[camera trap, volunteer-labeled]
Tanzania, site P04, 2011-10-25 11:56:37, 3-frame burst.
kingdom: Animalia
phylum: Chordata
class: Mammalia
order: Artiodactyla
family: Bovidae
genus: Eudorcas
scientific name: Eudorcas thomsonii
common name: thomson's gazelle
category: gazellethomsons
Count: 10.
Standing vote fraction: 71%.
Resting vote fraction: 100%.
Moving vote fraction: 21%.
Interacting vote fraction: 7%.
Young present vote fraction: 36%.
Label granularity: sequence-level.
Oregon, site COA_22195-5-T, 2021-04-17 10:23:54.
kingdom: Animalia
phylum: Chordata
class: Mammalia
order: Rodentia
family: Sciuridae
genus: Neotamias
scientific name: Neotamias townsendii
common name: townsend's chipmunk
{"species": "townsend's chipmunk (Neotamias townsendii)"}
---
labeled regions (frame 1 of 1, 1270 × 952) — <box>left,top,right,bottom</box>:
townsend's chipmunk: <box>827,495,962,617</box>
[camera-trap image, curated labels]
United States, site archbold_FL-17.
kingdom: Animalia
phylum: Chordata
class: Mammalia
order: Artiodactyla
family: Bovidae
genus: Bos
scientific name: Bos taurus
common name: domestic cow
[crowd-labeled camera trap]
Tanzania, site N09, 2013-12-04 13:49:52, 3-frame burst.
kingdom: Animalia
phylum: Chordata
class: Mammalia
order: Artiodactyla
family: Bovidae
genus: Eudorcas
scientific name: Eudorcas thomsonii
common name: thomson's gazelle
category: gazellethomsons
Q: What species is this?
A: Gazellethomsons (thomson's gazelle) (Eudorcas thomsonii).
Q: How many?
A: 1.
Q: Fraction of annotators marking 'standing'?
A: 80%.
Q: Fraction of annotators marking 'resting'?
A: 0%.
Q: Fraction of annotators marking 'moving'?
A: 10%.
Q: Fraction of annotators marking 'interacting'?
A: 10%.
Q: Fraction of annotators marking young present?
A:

◆ ◆ ◆ ◆ ◆ ◆ ◆

Would you write out all the records exactly as they read?

§ YOUR RESPONSE:
[camera trap, volunteer-labeled]
Tanzania, site P04, 2011-10-25 11:56:37, 3-frame burst.
kingdom: Animalia
phylum: Chordata
class: Mammalia
order: Artiodactyla
family: Bovidae
genus: Eudorcas
scientific name: Eudorcas thomsonii
common name: thomson's gazelle
category: gazellethomsons
Count: 10.
Standing vote fraction: 71%.
Resting vote fraction: 100%.
Moving vote fraction: 21%.
Interacting vote fraction: 7%.
Young present vote fraction: 36%.
Label granularity: sequence-level.
Oregon, site COA_22195-5-T, 2021-04-17 10:23:54.
kingdom: Animalia
phylum: Chordata
class: Mammalia
order: Rodentia
family: Sciuridae
genus: Neotamias
scientific name: Neotamias townsendii
common name: townsend's chipmunk
{"species": "townsend's chipmunk (Neotamias townsendii)"}
---
labeled regions (frame 1 of 1, 1270 × 952) — <box>left,top,right,bottom</box>:
townsend's chipmunk: <box>827,495,962,617</box>
[camera-trap image, curated labels]
United States, site archbold_FL-17.
kingdom: Animalia
phylum: Chordata
class: Mammalia
order: Artiodactyla
family: Bovidae
genus: Bos
scientific name: Bos taurus
common name: domestic cow
[crowd-labeled camera trap]
Tanzania, site N09, 2013-12-04 13:49:52, 3-frame burst.
kingdom: Animalia
phylum: Chordata
class: Mammalia
order: Artiodactyla
family: Bovidae
genus: Eudorcas
scientific name: Eudorcas thomsonii
common name: thomson's gazelle
category: gazellethomsons
Q: What species is this?
A: Gazellethomsons (thomson's gazelle) (Eudorcas thomsonii).
Q: How many?
A: 1.
Q: Fraction of annotators marking 'standing'?
A: 80%.
Q: Fraction of annotators marking 'resting'?
A: 0%.
Q: Fraction of annotators marking 'moving'?
A: 10%.
Q: Fraction of annotators marking 'interacting'?
A: 10%.
Q: Fraction of annotators marking young present?
A:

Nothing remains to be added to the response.